Caregivers devote endless time and energy to supporting other people’s needs, and along the way, their identity, perspectives and priorities can be changed forever. If you’re caring for a loved one and they pass away, you may experience a crippling sense of loss. Not just the loss of a loved family member or friend, but also the loss of your carer role.
When a caregiving journey ends, it’s rarely as simple as slipping back into “pre-caring” life. You will need to be patient and give yourself time to adjust to your new normal. To help ease the transition and find out who you are outside of caregiving, try some of these tips:
- Take Care of You: The stress of care has likely taken a toll on you physically and mentally, so this is an opportunity to prioritize your health. Make time to eat a well-balanced diet, get enough sleep and increase your daily exercise. While this can feel overwhelming after a loss, keep it simple.
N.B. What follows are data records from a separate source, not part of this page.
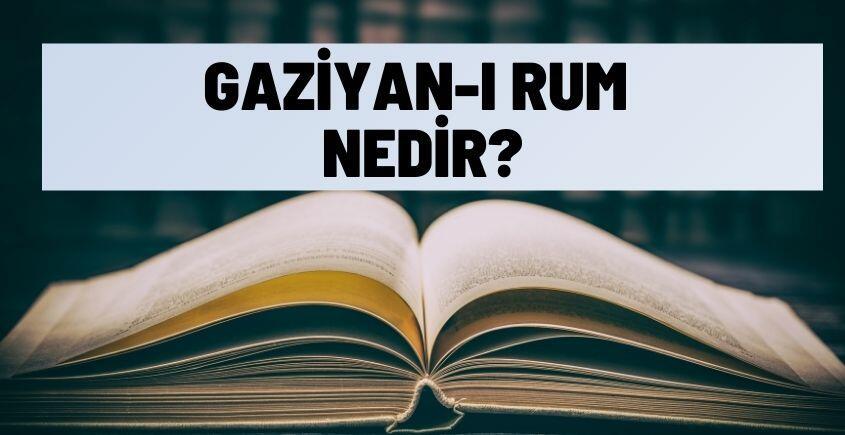 gaziyan i rum nedir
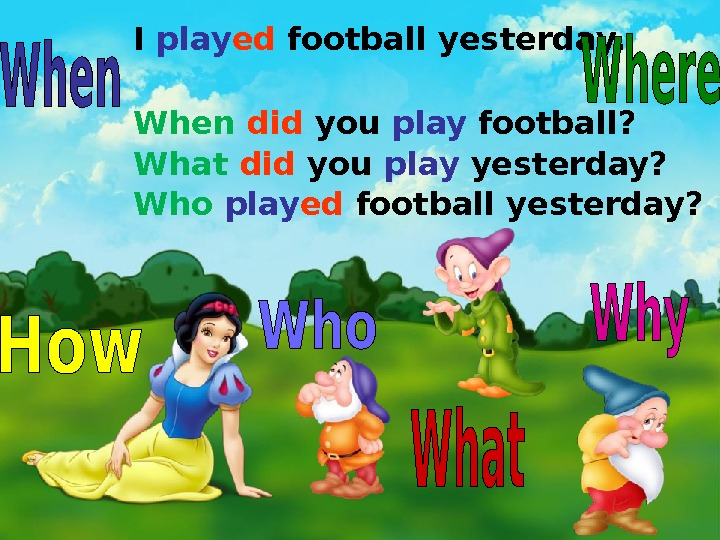 I play ed football yesterday. When  did you play football? What  did you play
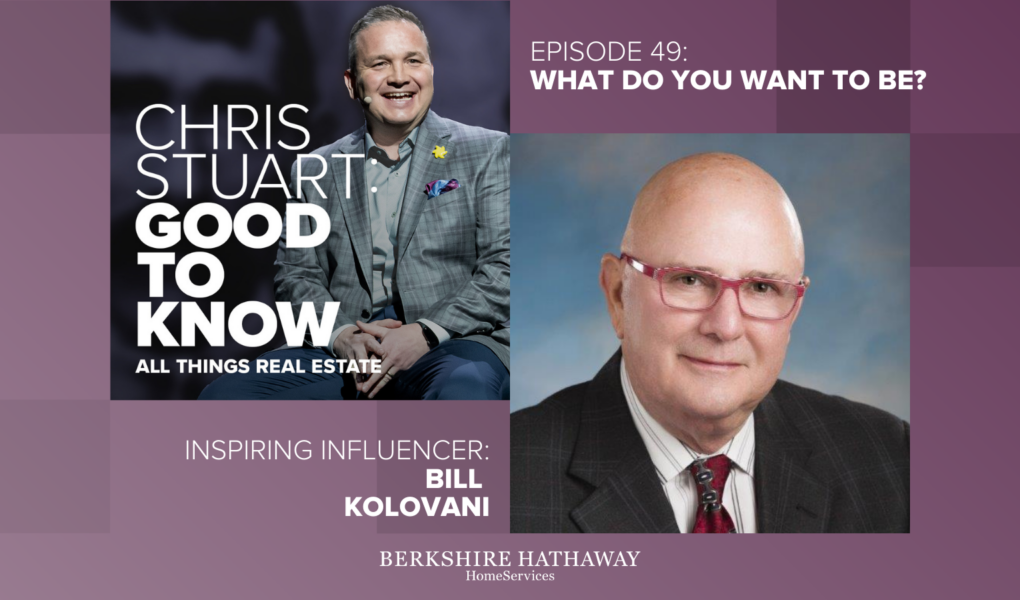 What Do You Want To Be? (Bill Kolovani of the Berkshire Hathaway HomeServices Network‪)
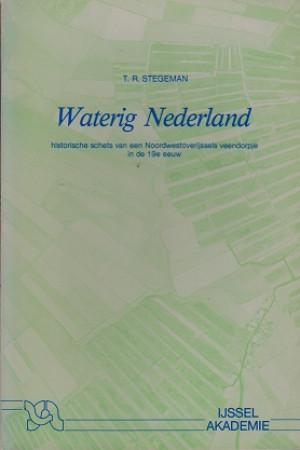 Waterig Nederland. Historische schets van een Noordwestoverijssels veendorpje in de 19de eeuw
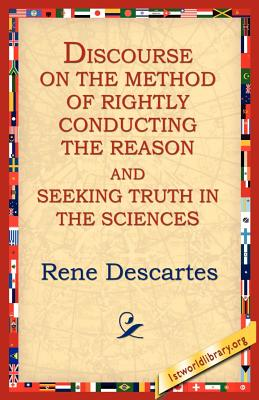 Discourse on the Method of Rightly... - Descartes, Rene, and 1st World Library (Editor), and 1stworld Library (Editor)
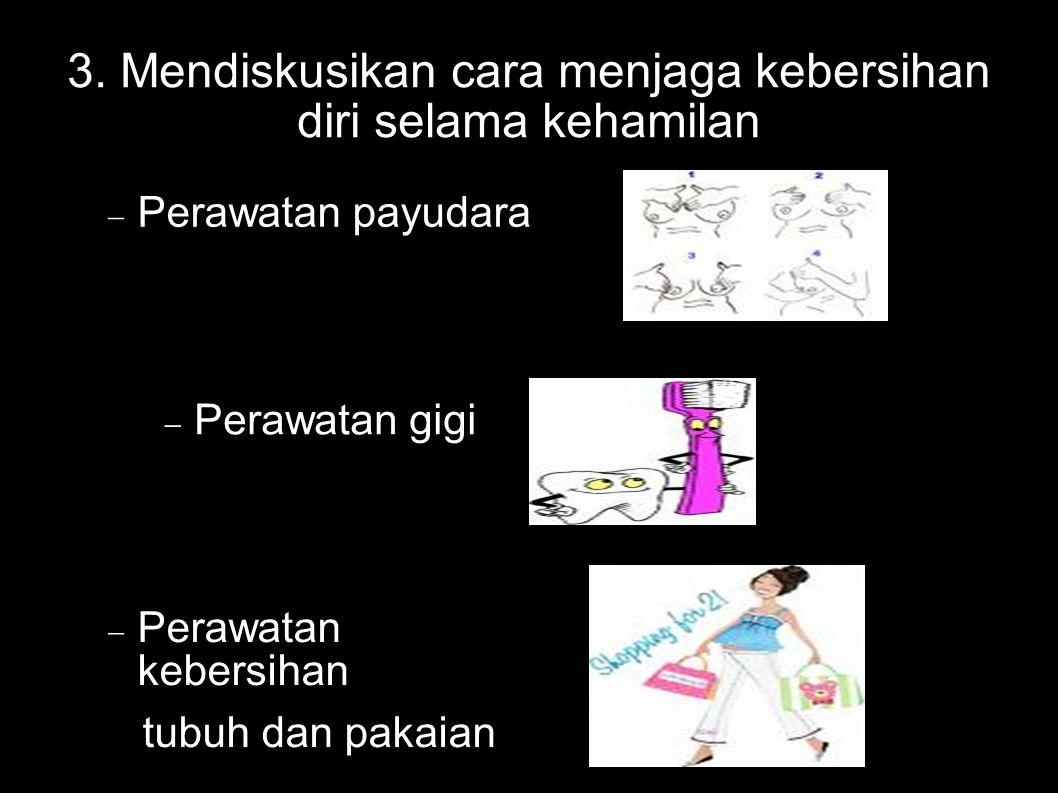 3. Mendiskusikan cara menjaga kebersihan diri selama kehamilan  Perawatan payudara  Perawatan gigi  Perawatan kebersihan tubuh dan pakaian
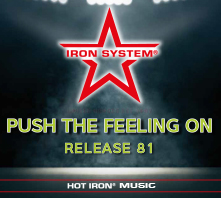 """HOT IRON® Release 81 """"PUSH THE FEELING ON"""""""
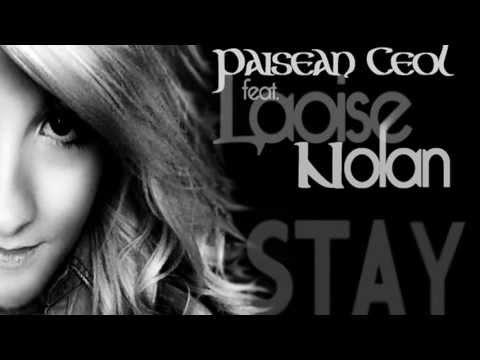 Paisean Ceol - Stay (Original Mix) + PSA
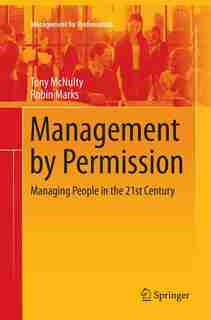Management By Permission: Managing People In The 21st Century by Tony McNulty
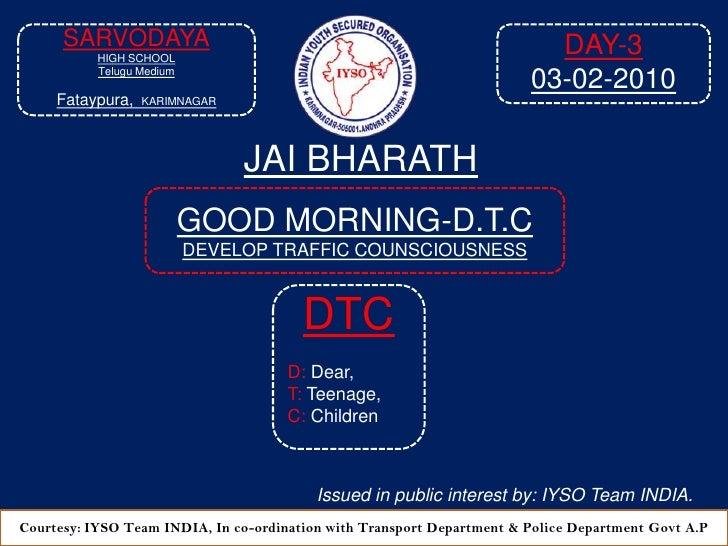DAY-3<br />03-02-2010<br />SARVODAYA<br />HIGH SCHOOL<br />Telugu Medium<br />Fataypura,KARIMNAGAR<br />JAI BHARATH<br />G...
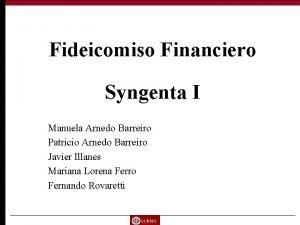Fideicomiso Financiero Syngenta I Manuela Arnedo Barreiro Patricio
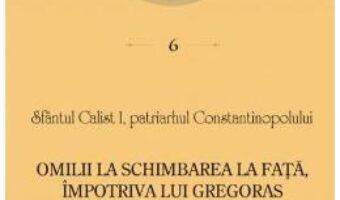 Carte Omilii la Schimbarea la Fata, impotriva lui Gregoras – Sfantul Calist I PDF Online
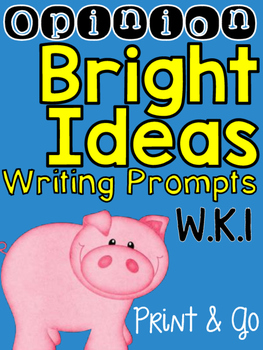 Opinion: Bright Ideas Writing Prompts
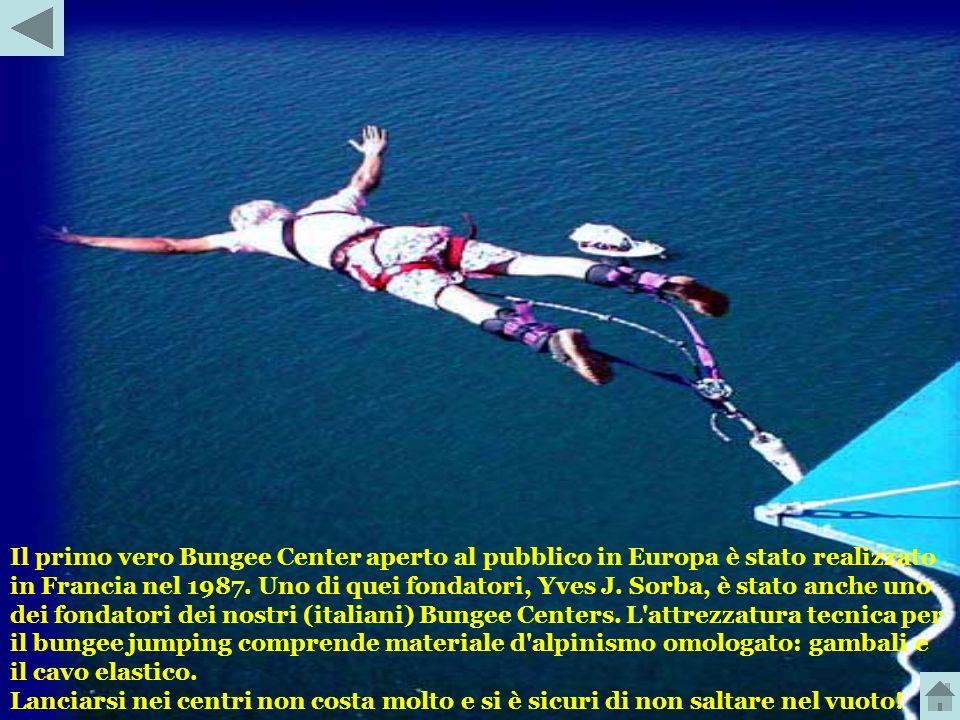 Il salto con l'elastico - Bungee Jumping - è una versione moderna di un rituale molto antico nato nella lontana Oceania, a circa 4000 (6500km) miglia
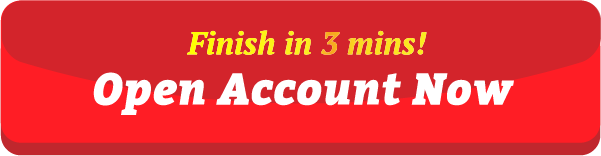 Finish in 3 mins! Open Account Now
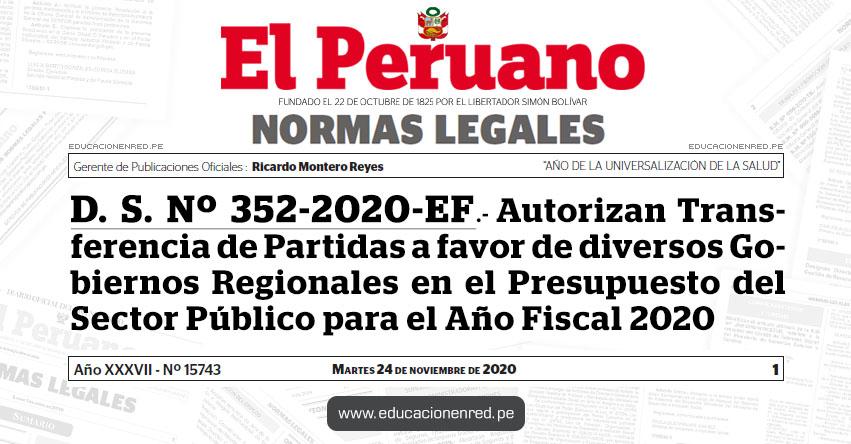 D. S. Nº 352-2020-EF.- Autorizan Transferencia de Partidas a favor de diversos Gobiernos Regionales en el Presupuesto del Sector Público para el Año Fiscal 2020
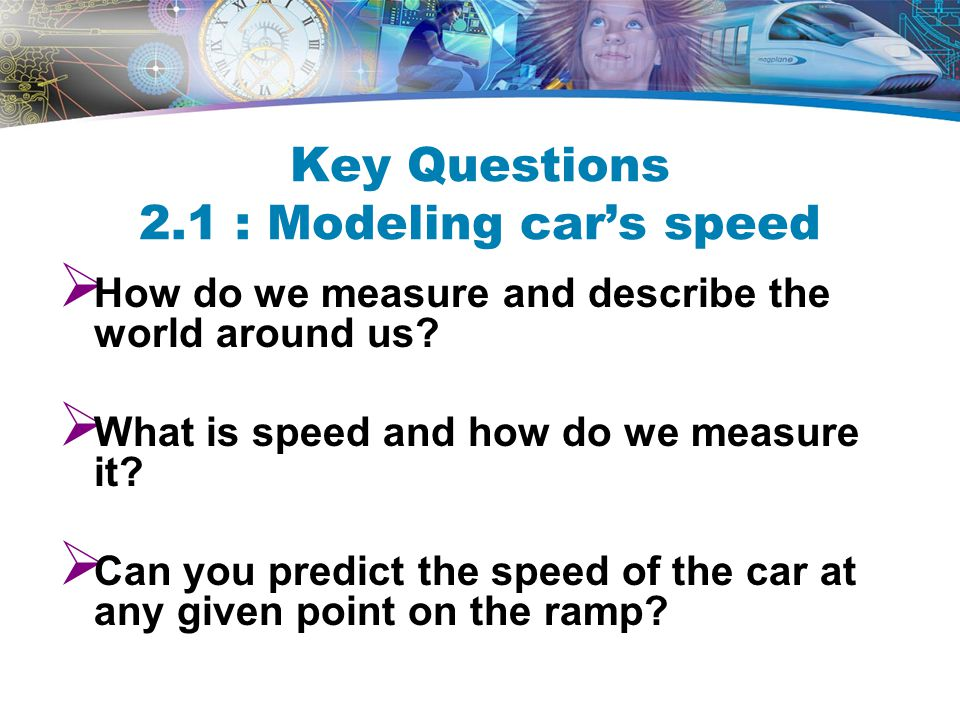 Key Questions 2.1 : Modeling car's speed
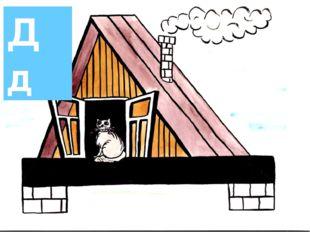 Дд Этот домик – буква «Д», В домике – окошко. Из трубы идет дымок. А в окошке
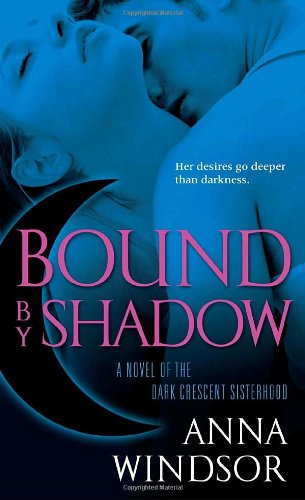 Image of Bound by Shadow (The Dark Crescent Sisterhood)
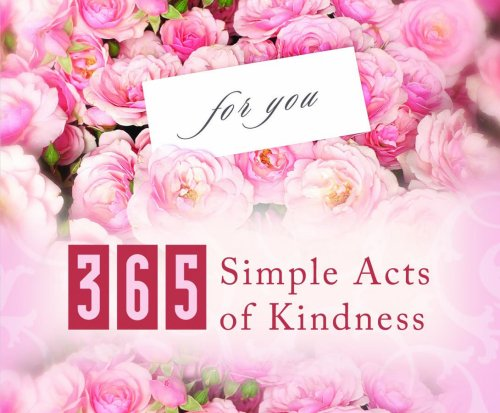 9781597899529: 365 Simple Acts Of Kindness (365 Perpetual Calendars)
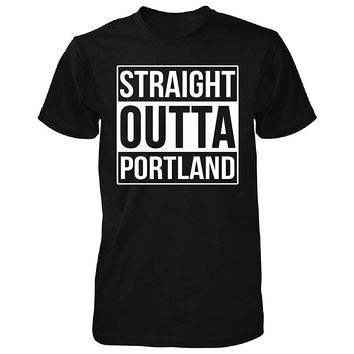 Straight Outta Portland City. Cool Gift - Unisex Tshirt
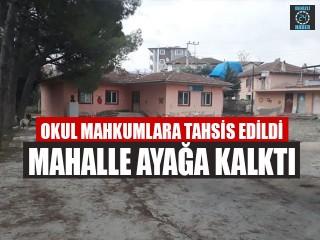 Okul Mahkumlara Tahsis Edildi Mahalle Ayağa Kalktı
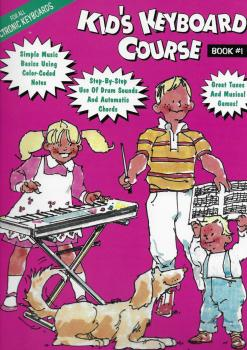 Kid's Keyboard Course Book #1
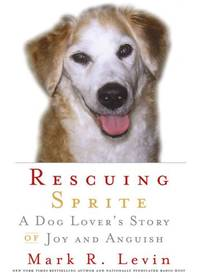 image of Rescuing Sprite: A Dog Lover's Story of Joy and Anguish by Levin, Mark R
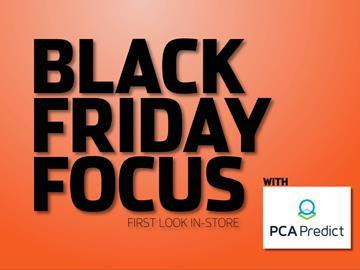 Black Friday Focus First look in-store
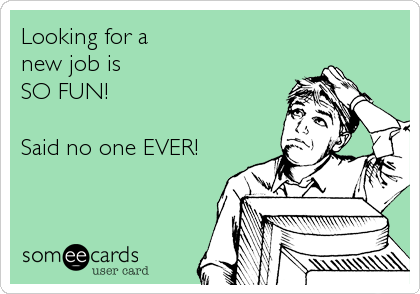 Looking for a  new job is SO FUN!  Said no one EVER!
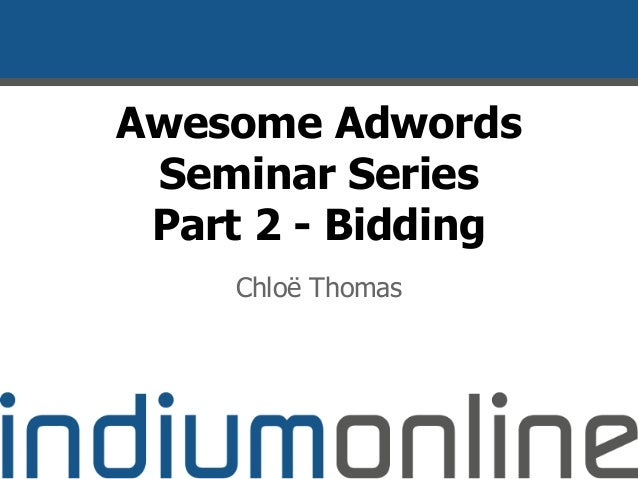 Awesome Adwords Seminar Series Part 2 - Bidding Chloë Thomas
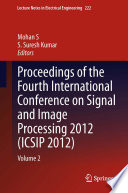 Proceedings of the Fourth International Conference on Signal and Image Processing 2012  ICSIP 2012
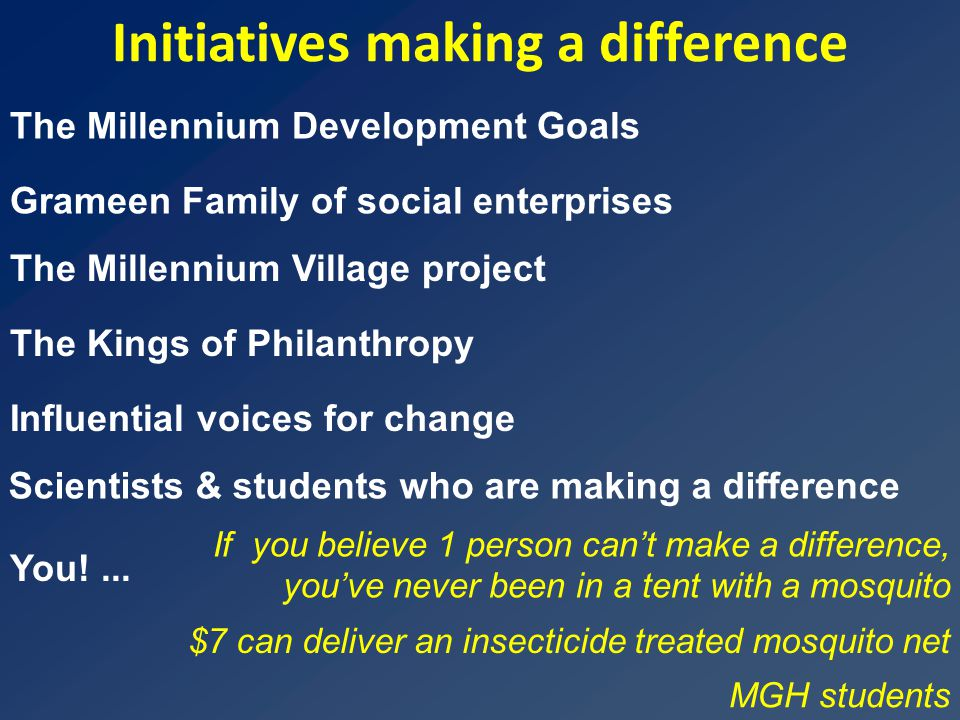 Initiatives making a difference Grameen Family of social enterprises The Kings of Philanthropy The Millennium Village project Influential voices for change Scientists & students who are making a difference The Millennium Development Goals You!...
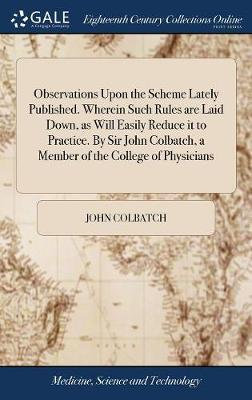 Observations Upon the Scheme Lately Published. Wherein Such Rules Are Laid Down, as Will Easily Reduce It to Practice. by Sir John Colbatch, a Member of the College of Physicians
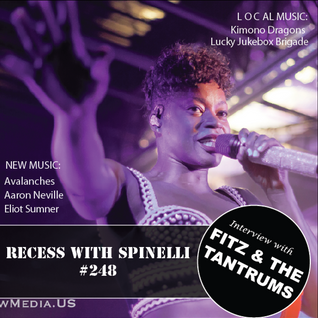 RECESS with SPINELLI #248, Fitz & the Tantrums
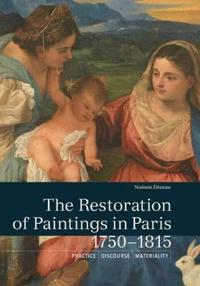 The Restoration of Paintings in Paris, 1750-1815: Practice, Discourse, Materiality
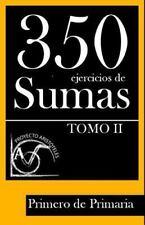 350 Ejercicios de Sumas para Primero de Primaria (Tomo II) (2014, Paperback)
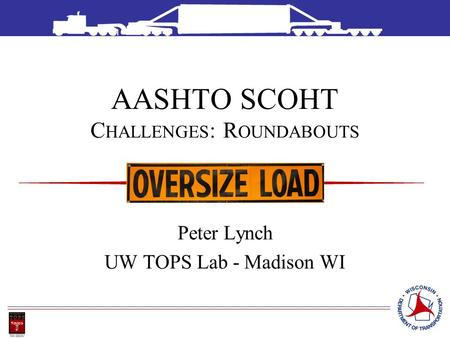 AASHTO SCOHT C HALLENGES : R OUNDABOUTS Peter Lynch UW TOPS Lab - Madison WI.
Set small, achievable goals and celebrate each step in the right direction.
- Reach Out: Caregiving can wreak havoc on your personal relationships—especially with the people who weren’t involved in your loved one’s care. Reconnect with the family members, friends and colleagues who will bring you joy and offer support.
- Take on New Challenges: It’s likely that caregiving made you too busy to do the things you enjoy. Consider trying a new hobby or activity that has always interested you or embracing a professional opportunity. Focusing on the positive, meeting new people and branching out of your caregiving bubble will be so beneficial.
- Readjust: After caregiving ends, what you used to value may change and that can make you question your choices. Maybe that means moving away from a demanding career, travelling now instead of waiting for retirement or relocating to a more comfortable climate. While you don’t want to make rash or impractical decisions, embrace your new perspective on life.
- Support Others: Consider using the many skills you acquired through caregiving to help other people. If your loved one had a particular health condition, you can assist someone facing a diagnosis or difficult symptoms. Some other ideas include volunteering at a non-profit you feel strongly about, advocating for your cause or doing something in honour of your loved one.
- Open Up: Navigating your loved one’s death and your changed role can start to take a serious toll. Talking to a professional can help you reduce stress, make healthy decisions and cope better. A support group is also a great way to share your experiences and connect with people who understand the unique challenges of caregiving and loss. Look online or talk to your doctor to find a therapist or support group that can help.
While scary, change can be a good thing after caregiving demands end. Just give yourself some time to heal, pick up the pieces and step into the next stage of life—one that may even include a new and fulfilling adventure.